# TASKS TO CARRY OUT:
(a) In the excerpt on providence, which Bible passage is cited for the claim that nothing occurs without God's permission?
(b) Reproduce everything from "So, we might" down to "to be learning?" in the excerpt on providence below.

# EXCERPT TO READ:
## begin

Providence, Permissions, and Probability


This is a work in progress, but I want to get some thoughts down.

A traditional Christian view is that things in the world occur according to God’s providence.

Here's a theological definition: Providence is the means by which God directs all things — both animate and inanimate, seen and unseen, good and evil — toward a worthy purpose, which means His will must finally prevail. http://www.oneplace.com/ministries/thru-the-bible-with-j-vernon-mcgee/read/articles/providence-is-the-hand-of-god-11044.html

Often there’s an activist view of Providence.

Providence means that the hand of God is in the glove of human events. When God is not at the steering wheel, He is the backseat driver. He is the coach who calls the signals from the bench. Providence is the unseen rudder on the ship of state. God is the pilot at the wheel during the night watch. As someone has said, "He makes great doors swing on little hinges." God brought together a little baby's cry and a woman's heart down by the River Nile when Pharaoh's daughter went to bathe. The Lord pinched little Moses and he let out a yell. The cry reached the heart of the princess, and God used it to change the destiny of a people. That was providence. That was the hand of God.  (same source)

So why do bad things happen to good people? Why is there evil in the world? God permits this to happen (permission) for various reasons, depending on the particulars of one’s theology.  In particular, bad things may happen to us so that we may become better for the experience.

God can allow bad things to happen to good people in order to teach them lessons, to discipline them, to improve their character, to encourage them to depend on Him, etc. We know from the Scriptures that nothing occurs without God's permission (Ephesians 1:11). We also know that God is good, so we must conclude that He allows bad things to occur because they are according to His sovereign plan, and ultimately it will work out for good--especially for those who love Him (Romans 8:28). https://carm.org/why-do-bad-things-happen-good-people

So, we might deserve it due to our past sins, or it may be sent to teach us a lesson. But what lesson?  Isn’t it hard enough to deal with the disaster that’s befallen us without trying to figure out how we might have deserved it, or trying to figure out what lesson we are to be learning?

Clearly in the Old Testament we have the idea that God’s providence leads to positive outcomes for those who live a good life, and negative outcomes for those who do not lead a good life.
10 The righteous shall rejoice when he seeth the vengeance: he shall wash his feet in the blood of the wicked.
11 So that a man shall say, Verily there is a reward for the righteous: verily he is a God that judgeth in the earth. (Psalm 58)

## end

# DATA SECTION:
## begin

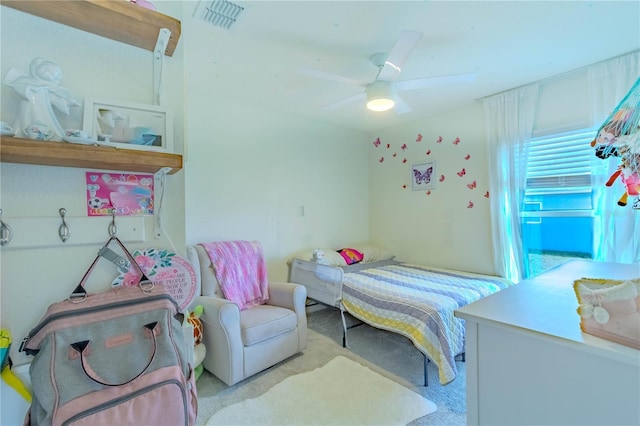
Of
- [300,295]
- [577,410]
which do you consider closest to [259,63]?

## end

# TASK-BY-TASK RESULTS:
(a) Ephesians 1:11

(b)
So, we might deserve it due to our past sins, or it may be sent to teach us a lesson. But what lesson?  Isn’t it hard enough to deal with the disaster that’s befallen us without trying to figure out how we might have deserved it, or trying to figure out what lesson we are to be learning?